Crooke understands today’s Middle East as similar to Sarajevo in 1914, where a random event could precipitate a cascade that changes the world. Someone will overreach—Israel, Syria, Lebanon—and then everything will shift. He reiterates this opinion when I meet him for lunch in New York. He’s in town for a panel at George Soros’ house after a trip to Washington, where State Department officials assured him that big changes were on the way. “Then when you ask what, they are not quite sure,” Crooke tells me. “We are now in an era where no one sees a direct intervention by a Western power.” This, he clarifies, means that conservative Sunnis in the Gulf states and Egypt are now free to battle it out with the Shiites in Hezbollah and Iran for the first time since the Arab nations gained their independence. “The attitude of both the US and Europe,” he says flatly, “has to be categorized as a form of denial.”
In the short term, Crooke explains, an Iranian victory in the war of ideas that divides the Muslim world would extend Iran’s power over Persian Gulf oil reserves and shipping lanes, putting Saudi Arabia in its shadow. The further empowerment of Iran would mean a profound reduction in Israel’s ability to use force against its enemies. It would also mean the end of the American-Saudi-Egyptian axis as the focal point of politics in the Arab world.

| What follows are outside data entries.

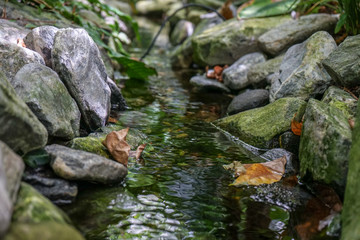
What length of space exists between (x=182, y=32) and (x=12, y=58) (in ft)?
23.3

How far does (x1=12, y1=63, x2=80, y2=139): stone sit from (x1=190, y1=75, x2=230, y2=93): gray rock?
289cm

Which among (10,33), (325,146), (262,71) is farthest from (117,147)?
(262,71)

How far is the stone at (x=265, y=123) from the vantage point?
3475 millimetres

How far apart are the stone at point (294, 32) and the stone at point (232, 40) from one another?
570mm

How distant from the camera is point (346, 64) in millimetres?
3275

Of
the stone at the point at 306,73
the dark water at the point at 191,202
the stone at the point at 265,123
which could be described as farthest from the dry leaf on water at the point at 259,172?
the stone at the point at 306,73

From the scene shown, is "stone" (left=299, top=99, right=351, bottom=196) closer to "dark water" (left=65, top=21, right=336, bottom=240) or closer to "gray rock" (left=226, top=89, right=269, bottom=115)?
"dark water" (left=65, top=21, right=336, bottom=240)

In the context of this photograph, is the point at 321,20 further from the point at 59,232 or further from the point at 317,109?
the point at 59,232

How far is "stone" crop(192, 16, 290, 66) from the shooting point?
20.4 ft

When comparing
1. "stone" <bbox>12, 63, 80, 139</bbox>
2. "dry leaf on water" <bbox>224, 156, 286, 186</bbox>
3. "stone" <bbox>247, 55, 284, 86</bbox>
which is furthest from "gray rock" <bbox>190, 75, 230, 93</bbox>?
"stone" <bbox>12, 63, 80, 139</bbox>

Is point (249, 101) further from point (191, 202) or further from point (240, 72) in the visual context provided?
point (191, 202)

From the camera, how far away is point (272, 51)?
218 inches

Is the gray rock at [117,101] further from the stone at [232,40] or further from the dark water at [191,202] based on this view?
the stone at [232,40]

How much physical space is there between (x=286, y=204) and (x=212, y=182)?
0.53m
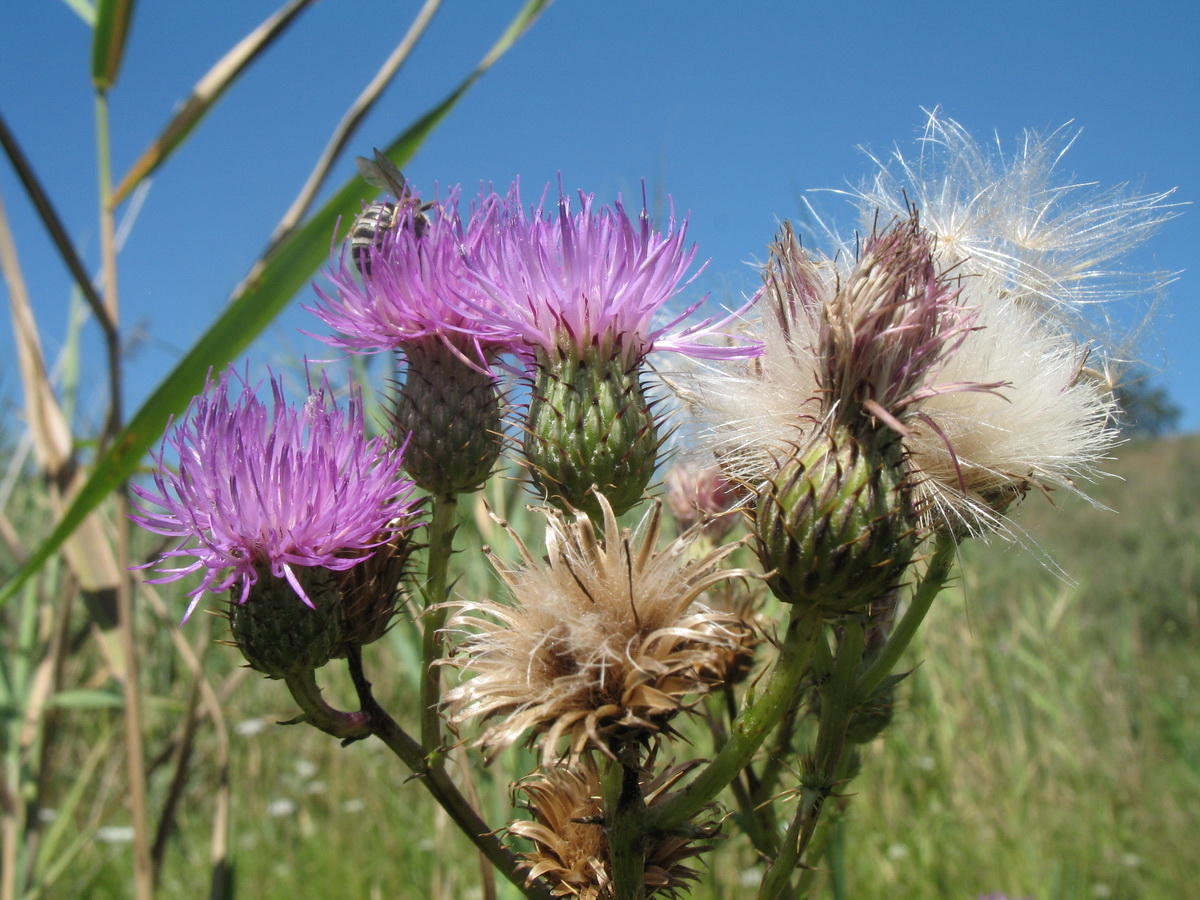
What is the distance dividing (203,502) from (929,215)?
147 cm

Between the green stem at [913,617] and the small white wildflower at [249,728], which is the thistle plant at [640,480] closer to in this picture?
the green stem at [913,617]

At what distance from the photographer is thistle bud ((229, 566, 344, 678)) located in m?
1.33

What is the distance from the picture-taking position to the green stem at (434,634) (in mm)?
1333

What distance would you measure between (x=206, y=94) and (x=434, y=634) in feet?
5.15

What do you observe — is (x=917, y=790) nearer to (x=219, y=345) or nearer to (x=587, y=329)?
(x=587, y=329)

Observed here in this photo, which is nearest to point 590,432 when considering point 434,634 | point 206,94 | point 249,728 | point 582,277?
point 582,277

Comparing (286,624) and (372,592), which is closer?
(286,624)

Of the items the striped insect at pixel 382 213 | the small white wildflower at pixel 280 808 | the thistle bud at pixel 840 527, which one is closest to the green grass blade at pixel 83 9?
the striped insect at pixel 382 213

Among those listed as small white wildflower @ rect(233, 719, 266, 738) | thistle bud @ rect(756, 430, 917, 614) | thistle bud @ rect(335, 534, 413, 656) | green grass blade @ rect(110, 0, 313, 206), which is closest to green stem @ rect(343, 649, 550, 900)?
thistle bud @ rect(335, 534, 413, 656)

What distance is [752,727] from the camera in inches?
43.7

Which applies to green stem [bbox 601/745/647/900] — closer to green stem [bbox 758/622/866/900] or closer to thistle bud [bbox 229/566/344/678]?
green stem [bbox 758/622/866/900]

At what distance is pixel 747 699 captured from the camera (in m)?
1.14

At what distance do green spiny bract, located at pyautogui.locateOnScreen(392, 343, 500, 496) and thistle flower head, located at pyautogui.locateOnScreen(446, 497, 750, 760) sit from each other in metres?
0.42

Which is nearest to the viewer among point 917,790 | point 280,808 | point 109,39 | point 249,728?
point 109,39
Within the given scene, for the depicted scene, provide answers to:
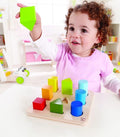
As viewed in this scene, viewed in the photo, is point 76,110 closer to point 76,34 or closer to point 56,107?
point 56,107

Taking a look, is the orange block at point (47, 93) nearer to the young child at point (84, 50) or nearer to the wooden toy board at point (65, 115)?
the wooden toy board at point (65, 115)

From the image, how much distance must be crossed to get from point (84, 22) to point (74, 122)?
1.50 ft

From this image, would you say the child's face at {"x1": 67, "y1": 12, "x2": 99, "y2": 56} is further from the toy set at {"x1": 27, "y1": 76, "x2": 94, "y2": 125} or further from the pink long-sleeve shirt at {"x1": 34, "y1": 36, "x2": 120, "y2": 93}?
the toy set at {"x1": 27, "y1": 76, "x2": 94, "y2": 125}

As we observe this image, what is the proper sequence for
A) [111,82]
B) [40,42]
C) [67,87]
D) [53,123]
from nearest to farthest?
[53,123] → [67,87] → [40,42] → [111,82]

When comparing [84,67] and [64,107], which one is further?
[84,67]

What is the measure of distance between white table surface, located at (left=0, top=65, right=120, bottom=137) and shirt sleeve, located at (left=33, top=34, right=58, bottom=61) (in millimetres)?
237

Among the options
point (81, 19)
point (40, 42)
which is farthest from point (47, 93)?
point (81, 19)

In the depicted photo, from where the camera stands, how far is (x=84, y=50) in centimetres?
76

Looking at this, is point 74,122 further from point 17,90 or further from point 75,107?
point 17,90

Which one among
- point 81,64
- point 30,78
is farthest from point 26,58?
point 81,64

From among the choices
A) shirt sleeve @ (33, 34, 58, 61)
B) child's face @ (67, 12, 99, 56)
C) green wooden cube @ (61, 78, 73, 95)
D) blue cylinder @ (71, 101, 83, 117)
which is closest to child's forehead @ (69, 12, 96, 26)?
child's face @ (67, 12, 99, 56)

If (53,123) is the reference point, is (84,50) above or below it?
above

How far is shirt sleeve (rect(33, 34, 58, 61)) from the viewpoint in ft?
2.15

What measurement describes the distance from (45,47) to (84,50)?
0.68 ft
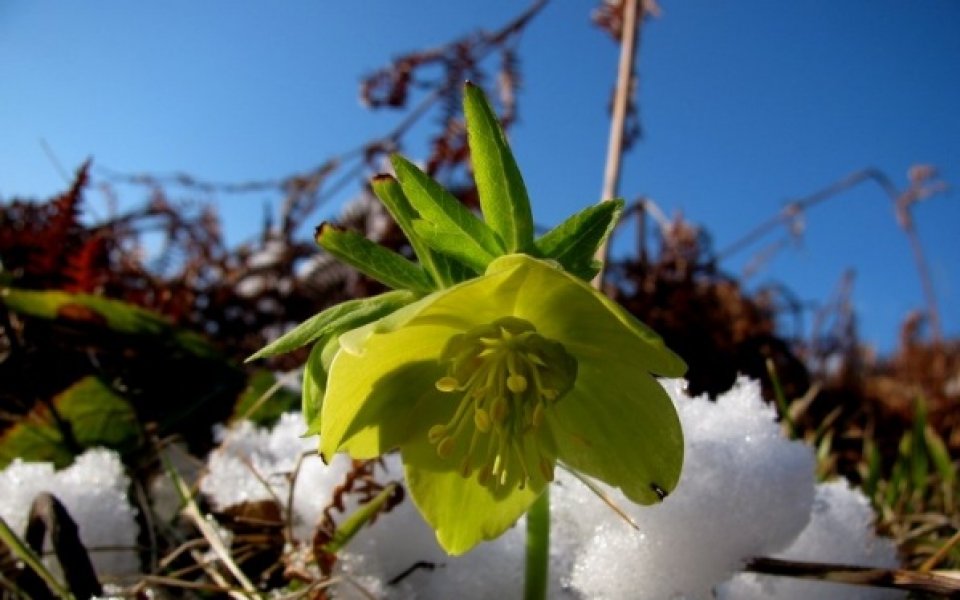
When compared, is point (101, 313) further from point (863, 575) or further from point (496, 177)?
point (863, 575)

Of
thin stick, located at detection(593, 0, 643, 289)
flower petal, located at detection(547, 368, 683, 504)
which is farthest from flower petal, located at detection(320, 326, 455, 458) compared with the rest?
thin stick, located at detection(593, 0, 643, 289)

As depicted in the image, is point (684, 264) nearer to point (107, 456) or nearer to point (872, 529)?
point (872, 529)

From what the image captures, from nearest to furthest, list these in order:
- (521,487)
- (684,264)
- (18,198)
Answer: (521,487) → (18,198) → (684,264)

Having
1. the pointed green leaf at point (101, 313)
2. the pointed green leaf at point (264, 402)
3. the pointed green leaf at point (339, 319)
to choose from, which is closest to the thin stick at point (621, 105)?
the pointed green leaf at point (264, 402)

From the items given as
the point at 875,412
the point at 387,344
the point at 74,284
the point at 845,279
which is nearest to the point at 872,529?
the point at 387,344

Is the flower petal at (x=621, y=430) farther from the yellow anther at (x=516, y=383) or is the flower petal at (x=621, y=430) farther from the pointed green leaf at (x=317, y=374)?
the pointed green leaf at (x=317, y=374)

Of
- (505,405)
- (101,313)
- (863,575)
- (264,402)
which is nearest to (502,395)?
(505,405)

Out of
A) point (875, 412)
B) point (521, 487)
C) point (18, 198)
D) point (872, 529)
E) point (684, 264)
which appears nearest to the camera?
point (521, 487)
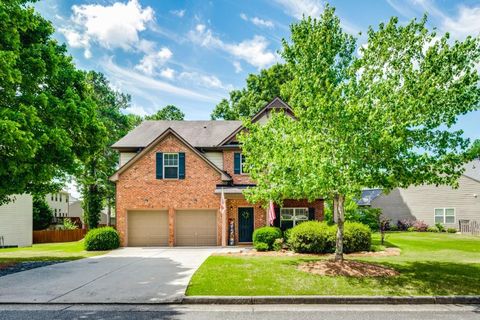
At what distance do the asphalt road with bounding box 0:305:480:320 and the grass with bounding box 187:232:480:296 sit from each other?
746mm

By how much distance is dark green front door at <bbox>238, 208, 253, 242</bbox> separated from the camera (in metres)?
22.8

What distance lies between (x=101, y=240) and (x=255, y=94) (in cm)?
2955

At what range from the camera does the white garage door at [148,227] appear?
2309cm

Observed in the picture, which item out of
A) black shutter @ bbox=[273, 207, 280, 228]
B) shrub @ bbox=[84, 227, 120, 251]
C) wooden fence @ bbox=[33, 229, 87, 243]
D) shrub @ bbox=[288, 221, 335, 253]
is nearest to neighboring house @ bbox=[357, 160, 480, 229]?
black shutter @ bbox=[273, 207, 280, 228]

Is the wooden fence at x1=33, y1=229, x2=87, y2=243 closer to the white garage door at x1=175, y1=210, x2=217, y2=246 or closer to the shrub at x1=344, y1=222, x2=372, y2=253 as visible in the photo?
the white garage door at x1=175, y1=210, x2=217, y2=246

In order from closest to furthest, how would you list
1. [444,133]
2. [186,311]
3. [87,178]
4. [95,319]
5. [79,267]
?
[95,319]
[186,311]
[444,133]
[79,267]
[87,178]

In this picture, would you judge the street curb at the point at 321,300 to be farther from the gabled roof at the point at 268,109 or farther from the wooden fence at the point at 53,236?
the wooden fence at the point at 53,236

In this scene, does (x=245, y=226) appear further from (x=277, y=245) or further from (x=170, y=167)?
(x=170, y=167)

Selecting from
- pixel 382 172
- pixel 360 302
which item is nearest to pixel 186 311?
pixel 360 302

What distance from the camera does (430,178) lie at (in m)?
11.0

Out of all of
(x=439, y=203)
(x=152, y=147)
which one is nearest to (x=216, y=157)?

Crooke seems comfortable with all of these outcomes, in part because he believes Iran is on the right side of history. While Tehran’s rise at the expense of our Sunni allies might be disruptive and scary, Crooke implies, it’s the only way to get the relationship between Islam and the West back on a workable footing. Certainly, the idea of throwing America’s commercial ties with the Saudis and strategic ties with Egypt and Israel out the window for the sake of a romantic gamble on the Iranian regime is too much for most Westerners to stomach. Yet our current alliances with Sunni fundamentalists, Crooke warns, will guarantee that Islam remains stuck in the medieval past, and that the conflict between Islam and the West will continue. One thing that separates Crooke from more conventional, mealymouthed analysts of the Middle East is his unwillingness to understate this conflict, which he understands as a deadly struggle between two armed camps whose notions of reality are fundamentally irreconcilable.